LLVM_CONFIG = $(CLANG_LLVM_INSTALL_DIR)/bin/llvm-config


# ---- Compiler options ----
# C++ compiler.
CXX = g++

# Compiler options, including preprocessor options.
CXXFLAGS =

CXXFLAGS += -Wall

# Get llvm compilation flags.
CXXFLAGS += $(shell $(LLVM_CONFIG) --cxxflags)

# Linker options.
LDFLAGS =

# Needed libraries.  The order is important.  I do not know a principled
# way to obtain this list.  I did it by chasing down each missing symbol
# in a link error.
LDFLAGS += -lclangTidy
LDFLAGS += -lclangTidyMain
LDFLAGS += -lclangTidyPlugin
LDFLAGS += -lclangToolingCore
LDFLAGS += -lclangFormat
LDFLAGS += -lclangToolingInclusions
LDFLAGS += -lclangTidyAbseilModule
LDFLAGS += -lclangTidyAlteraModule
LDFLAGS += -lclangTidyAndroidModule
LDFLAGS += -lclangTidyBoostModule
LDFLAGS += -lclangTidyBugproneModule
LDFLAGS += -lclangTidyCERTModule
LDFLAGS += -lclangTidyConcurrencyModule
LDFLAGS += -lclangTidyCppCoreGuidelinesModule
LDFLAGS += -lclangTidyDarwinModule
LDFLAGS += -lclangTidyFuchsiaModule
LDFLAGS += -lclangTidyGoogleModule
LDFLAGS += -lclangTidyHICPPModule
LDFLAGS += -lclangTidyLLVMLibcModule
LDFLAGS += -lclangTidyLLVMModule
LDFLAGS += -lclangTidyLinuxKernelModule
LDFLAGS += -lclangTidyMPIModule
LDFLAGS += -lclangTidyMiscModule
LDFLAGS += -lclangTidyModernizeModule
LDFLAGS += -lclangTidyObjCModule
LDFLAGS += -lclangTidyOpenMPModule
LDFLAGS += -lclangTidyPerformanceModule
LDFLAGS += -lclangTidyPortabilityModule
LDFLAGS += -lclangTidyReadabilityModule
LDFLAGS += -lclangTidyZirconModule
LDFLAGS += -lclangTidyUtils
LDFLAGS += -lclangTransformer
LDFLAGS += -lclangTooling
LDFLAGS += -lclangFrontendTool
LDFLAGS += -lclangFrontend
LDFLAGS += -lclangDriver
LDFLAGS += -lclangSerialization
LDFLAGS += -lclangCodeGen
LDFLAGS += -lclangParse
LDFLAGS += -lclangSema
LDFLAGS += -lclangStaticAnalyzerFrontend
LDFLAGS += -lclangStaticAnalyzerCheckers
LDFLAGS += -lclangStaticAnalyzerCore
LDFLAGS += -lclangAnalysis
LDFLAGS += -lclangARCMigrate
LDFLAGS += -lclangRewrite
LDFLAGS += -lclangRewriteFrontend
LDFLAGS += -lclangEdit
LDFLAGS += -lclangCrossTU
LDFLAGS += -lclangIndex
LDFLAGS += -lclangAST
LDFLAGS += -lclangASTMatchers
LDFLAGS += -lclangLex
LDFLAGS += -lclangBasic
LDFLAGS += -lclang

# *After* clang libs, the llvm libs.
LDFLAGS += $(shell $(LLVM_CONFIG) --ldflags --libs --system-libs)


# ---- Recipes ----
# Pull in automatic dependencies.
-include $(wildcard obj/*.d)

# Compile a C++ source file.
obj/%.o: %.cc
    @mkdir -p $(dir $@)
    $(CXX) -MMD -c -o $@ $(USE_PCH) $< $(CXXFLAGS)

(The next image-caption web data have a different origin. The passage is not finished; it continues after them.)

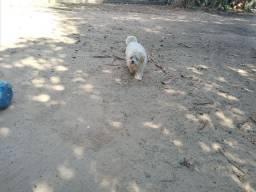 Um cachorro maltez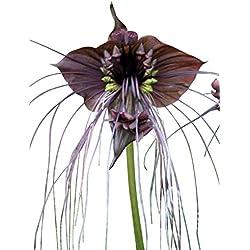 "Schwarze Fledermausblume""Black-Bat-Flower"" - Tacca chantrieri *10 Samen* >Teufelsblume<"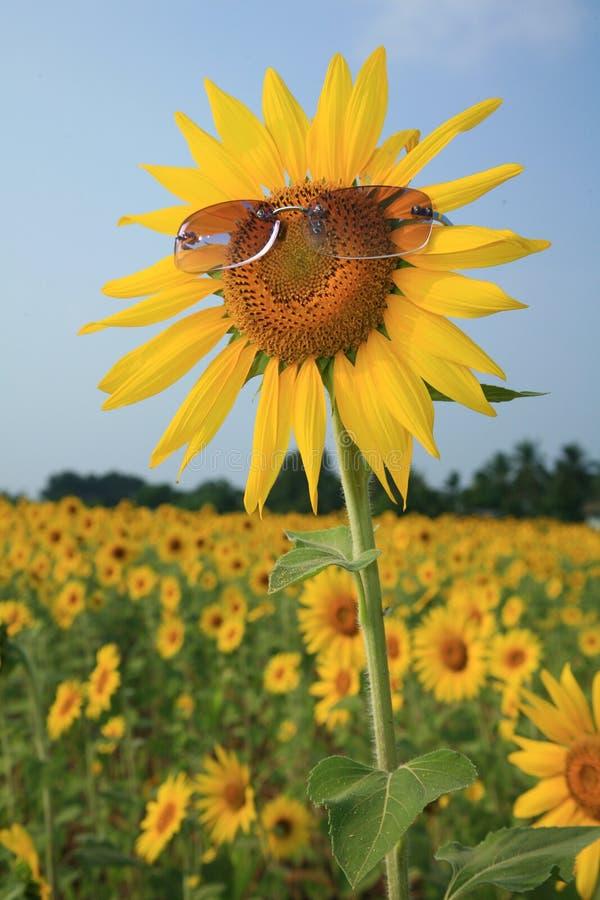 Download Girassol Amarelo Nos óculos De Sol Com Céu Azul Foto de Stock - Imagem de liberdade, vida: 29849472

# Sources for 'FindOpAnd.exe'.
SRCS :=
SRCS += FindOpAnd.cc

# Objects for 'FindOpAnd.exe'.
OBJS := $(patsubst %.cc,obj/%.o,$(SRCS))

# Executable.
all: FindOpAnd.exe
FindOpAnd.exe: $(OBJS)
    $(CXX) -g -Wall -o $@ $(OBJS) $(LDFLAGS)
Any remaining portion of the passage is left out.